INPUT FOR THIS TASK:
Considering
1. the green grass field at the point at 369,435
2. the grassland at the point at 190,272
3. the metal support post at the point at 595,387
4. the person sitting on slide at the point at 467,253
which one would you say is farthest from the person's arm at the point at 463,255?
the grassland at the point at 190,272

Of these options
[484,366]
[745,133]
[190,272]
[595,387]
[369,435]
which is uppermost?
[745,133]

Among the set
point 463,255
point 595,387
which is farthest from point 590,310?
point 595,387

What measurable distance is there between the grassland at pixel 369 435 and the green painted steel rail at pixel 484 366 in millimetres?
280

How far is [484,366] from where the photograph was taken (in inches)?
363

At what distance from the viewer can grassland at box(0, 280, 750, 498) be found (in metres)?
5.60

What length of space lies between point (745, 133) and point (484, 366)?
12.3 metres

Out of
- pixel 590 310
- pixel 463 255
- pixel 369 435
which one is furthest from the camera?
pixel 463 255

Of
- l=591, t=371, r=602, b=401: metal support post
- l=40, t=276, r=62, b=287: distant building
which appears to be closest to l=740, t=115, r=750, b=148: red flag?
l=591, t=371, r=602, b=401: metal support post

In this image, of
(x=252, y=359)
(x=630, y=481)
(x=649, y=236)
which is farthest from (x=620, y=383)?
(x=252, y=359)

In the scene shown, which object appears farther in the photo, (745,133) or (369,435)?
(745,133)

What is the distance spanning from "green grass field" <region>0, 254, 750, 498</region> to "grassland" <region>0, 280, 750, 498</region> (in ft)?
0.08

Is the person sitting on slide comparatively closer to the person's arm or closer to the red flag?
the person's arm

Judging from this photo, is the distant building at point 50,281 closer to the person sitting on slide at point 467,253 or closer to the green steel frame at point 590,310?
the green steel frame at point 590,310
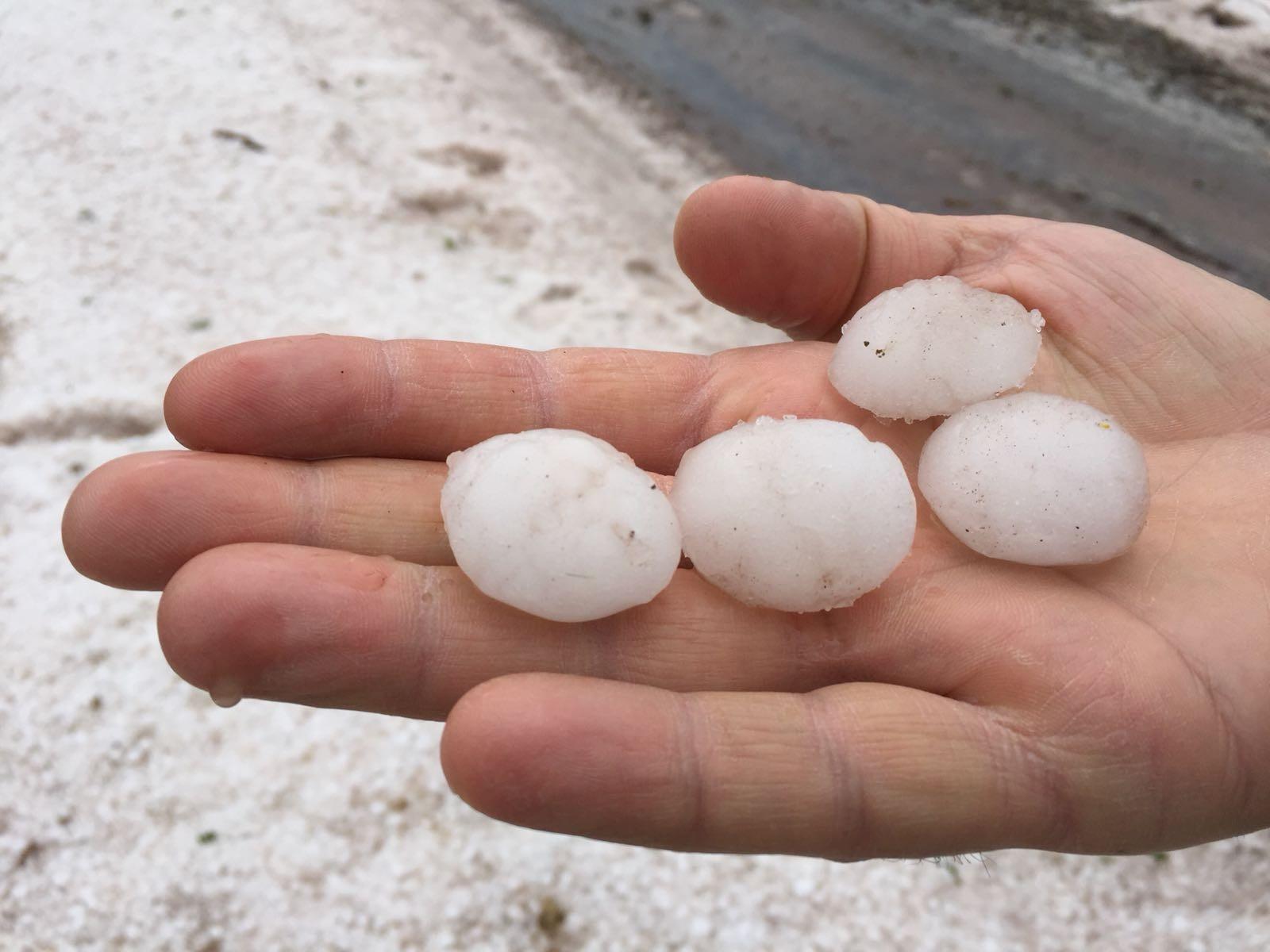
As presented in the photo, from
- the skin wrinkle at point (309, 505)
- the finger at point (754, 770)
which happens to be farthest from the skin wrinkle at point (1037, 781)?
the skin wrinkle at point (309, 505)

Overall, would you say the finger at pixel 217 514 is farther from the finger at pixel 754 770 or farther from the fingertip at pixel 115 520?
the finger at pixel 754 770

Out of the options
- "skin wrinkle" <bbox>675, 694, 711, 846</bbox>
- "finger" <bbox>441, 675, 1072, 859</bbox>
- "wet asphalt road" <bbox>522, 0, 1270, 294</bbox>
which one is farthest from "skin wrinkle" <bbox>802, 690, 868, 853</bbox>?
"wet asphalt road" <bbox>522, 0, 1270, 294</bbox>

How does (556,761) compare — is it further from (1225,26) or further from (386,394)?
(1225,26)

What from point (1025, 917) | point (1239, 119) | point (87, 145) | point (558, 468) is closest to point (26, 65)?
point (87, 145)

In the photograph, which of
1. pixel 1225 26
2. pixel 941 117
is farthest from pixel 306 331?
pixel 1225 26

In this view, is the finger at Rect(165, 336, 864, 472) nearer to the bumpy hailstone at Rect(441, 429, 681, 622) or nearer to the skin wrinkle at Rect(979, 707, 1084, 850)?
the bumpy hailstone at Rect(441, 429, 681, 622)

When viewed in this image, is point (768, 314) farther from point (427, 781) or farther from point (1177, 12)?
point (1177, 12)
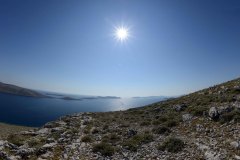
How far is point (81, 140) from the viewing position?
A: 66.3 ft

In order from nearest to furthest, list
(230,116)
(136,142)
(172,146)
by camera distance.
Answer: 1. (172,146)
2. (136,142)
3. (230,116)

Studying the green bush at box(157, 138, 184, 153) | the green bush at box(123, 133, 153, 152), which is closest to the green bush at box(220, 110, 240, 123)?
the green bush at box(157, 138, 184, 153)

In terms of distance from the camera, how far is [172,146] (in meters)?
15.9

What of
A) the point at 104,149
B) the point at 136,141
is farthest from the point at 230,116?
the point at 104,149

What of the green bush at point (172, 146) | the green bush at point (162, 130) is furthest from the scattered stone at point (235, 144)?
the green bush at point (162, 130)

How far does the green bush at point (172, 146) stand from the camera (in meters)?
15.5

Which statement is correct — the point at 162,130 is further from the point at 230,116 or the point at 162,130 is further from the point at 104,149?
the point at 104,149

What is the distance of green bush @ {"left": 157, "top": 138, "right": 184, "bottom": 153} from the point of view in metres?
15.5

DIRECTION:
Reproduce all of the material above verbatim, omitting the pictures.

IN RESPONSE:
Considering
1. the green grass field at the point at 369,435
2. the grassland at the point at 190,272
3. the metal support post at the point at 595,387
4. the person sitting on slide at the point at 467,253
which one would you say is farthest from the person's arm at the point at 463,255?
the grassland at the point at 190,272

Of these options
[484,366]
[745,133]
[190,272]
[595,387]
[369,435]
which is uppermost?
[745,133]

Among the set
point 463,255
point 595,387
which is farthest from point 590,310?
point 595,387

What measurable distance is there between the grassland at pixel 369 435 and the green painted steel rail at pixel 484 366 in millimetres?
280

How far is [484,366] from where the photograph was taken (in inches)?
363

At what distance from the viewer can grassland at box(0, 280, 750, 498) be found (in metres)?
5.60

What length of space lies between point (745, 133) and point (484, 366)?
12.3 metres

Out of
- pixel 590 310
- pixel 463 255
- pixel 369 435
which one is furthest from the camera?
pixel 463 255

Of
- l=591, t=371, r=602, b=401: metal support post
- l=40, t=276, r=62, b=287: distant building
which appears to be closest to l=740, t=115, r=750, b=148: red flag?
l=591, t=371, r=602, b=401: metal support post

In this image, of
(x=252, y=359)
(x=630, y=481)
(x=649, y=236)
which is farthest from (x=620, y=383)?
(x=252, y=359)

In the scene shown, which object appears farther in the photo, (745,133) or (369,435)?
(745,133)

What is the distance spanning from "green grass field" <region>0, 254, 750, 498</region> to "grassland" <region>0, 280, 750, 498</region> (in ft)?
0.08

Is the person sitting on slide comparatively closer to the person's arm or closer to the red flag?
the person's arm

Judging from this photo, is the distant building at point 50,281 closer to the person sitting on slide at point 467,253 or closer to the green steel frame at point 590,310?
the green steel frame at point 590,310
As presented in the photo, from
- the skin wrinkle at point (309, 505)
- the finger at point (754, 770)
which happens to be farthest from the skin wrinkle at point (1037, 781)?
the skin wrinkle at point (309, 505)

Overall, would you say the finger at pixel 217 514 is farther from the finger at pixel 754 770 or farther from the fingertip at pixel 115 520?
the finger at pixel 754 770

Out of the options
- "skin wrinkle" <bbox>675, 694, 711, 846</bbox>
- "finger" <bbox>441, 675, 1072, 859</bbox>
- "wet asphalt road" <bbox>522, 0, 1270, 294</bbox>
which one is farthest from "skin wrinkle" <bbox>802, 690, 868, 853</bbox>?
"wet asphalt road" <bbox>522, 0, 1270, 294</bbox>

How does (556,761) compare — is it further from (1225,26) or further from (386,394)?
(1225,26)

What from point (1025, 917) | point (1239, 119) | point (87, 145) | point (558, 468) is closest to point (26, 65)?
point (87, 145)

In the photograph, which of
1. pixel 1225 26
2. pixel 941 117
is farthest from pixel 306 331?
pixel 1225 26

In this view, is the finger at Rect(165, 336, 864, 472) nearer to the bumpy hailstone at Rect(441, 429, 681, 622) or nearer to the skin wrinkle at Rect(979, 707, 1084, 850)?
the bumpy hailstone at Rect(441, 429, 681, 622)

When viewed in this image, is point (768, 314) farther from point (427, 781) or farther from point (1177, 12)?
point (1177, 12)
How far is point (81, 140) from the viewing position?
A: 66.3 ft

In order from nearest to furthest, list
(230,116)
(136,142)
(172,146)
by camera distance.
Answer: 1. (172,146)
2. (136,142)
3. (230,116)

Studying the green bush at box(157, 138, 184, 153) | the green bush at box(123, 133, 153, 152), which is closest to the green bush at box(220, 110, 240, 123)?
the green bush at box(157, 138, 184, 153)

In terms of distance from the camera, how far is [172,146] (in meters)?
15.9

What of
A) the point at 104,149
B) the point at 136,141
is farthest from the point at 230,116?
the point at 104,149

What of the green bush at point (172, 146) | the green bush at point (162, 130) is furthest from the scattered stone at point (235, 144)?
the green bush at point (162, 130)

How far does the green bush at point (172, 146) stand from the camera (in meters)?
15.5

Which statement is correct — the point at 162,130 is further from the point at 230,116 or the point at 162,130 is further from the point at 104,149?
the point at 104,149

What is the distance of green bush @ {"left": 157, "top": 138, "right": 184, "bottom": 153} from the point of view in metres?
15.5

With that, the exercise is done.